## [TASK OBJECTIVE]
Output the records in full, exactly as given.
■ ■ ■ ■ ■
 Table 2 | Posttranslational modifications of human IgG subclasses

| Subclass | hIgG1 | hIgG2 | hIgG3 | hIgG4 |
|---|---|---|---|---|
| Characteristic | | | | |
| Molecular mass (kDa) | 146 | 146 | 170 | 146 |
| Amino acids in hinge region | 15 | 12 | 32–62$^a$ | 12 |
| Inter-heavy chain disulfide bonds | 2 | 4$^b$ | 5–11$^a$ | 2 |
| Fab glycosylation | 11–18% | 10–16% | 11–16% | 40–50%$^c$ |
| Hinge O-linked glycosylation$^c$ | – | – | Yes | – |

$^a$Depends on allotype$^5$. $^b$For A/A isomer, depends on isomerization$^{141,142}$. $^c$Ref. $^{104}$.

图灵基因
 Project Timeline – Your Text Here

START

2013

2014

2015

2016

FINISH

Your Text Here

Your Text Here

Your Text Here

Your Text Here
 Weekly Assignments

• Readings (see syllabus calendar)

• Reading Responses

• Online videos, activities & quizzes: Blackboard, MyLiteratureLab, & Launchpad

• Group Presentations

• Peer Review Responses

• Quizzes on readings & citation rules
■ ■ ■ ■ ■
## [TASK RESPONSE]
 Table 2 | Posttranslational modifications of human IgG subclasses

| Subclass | hIgG1 | hIgG2 | hIgG3 | hIgG4 |
|---|---|---|---|---|
| Characteristic | | | | |
| Molecular mass (kDa) | 146 | 146 | 170 | 146 |
| Amino acids in hinge region | 15 | 12 | 32–62$^a$ | 12 |
| Inter-heavy chain disulfide bonds | 2 | 4$^b$ | 5–11$^a$ | 2 |
| Fab glycosylation | 11–18% | 10–16% | 11–16% | 40–50%$^c$ |
| Hinge O-linked glycosylation$^c$ | – | – | Yes | – |

$^a$Depends on allotype$^5$. $^b$For A/A isomer, depends on isomerization$^{141,142}$. $^c$Ref. $^{104}$.

图灵基因
 Project Timeline – Your Text Here

START

2013

2014

2015

2016

FINISH

Your Text Here

Your Text Here

Your Text Here

Your Text Here
 Weekly Assignments

• Readings (see syllabus calendar)

• Reading Responses

• Online videos, activities & quizzes: Blackboard, MyLiteratureLab, & Launchpad

• Group Presentations

• Peer Review Responses

• Quizzes on readings & citation rules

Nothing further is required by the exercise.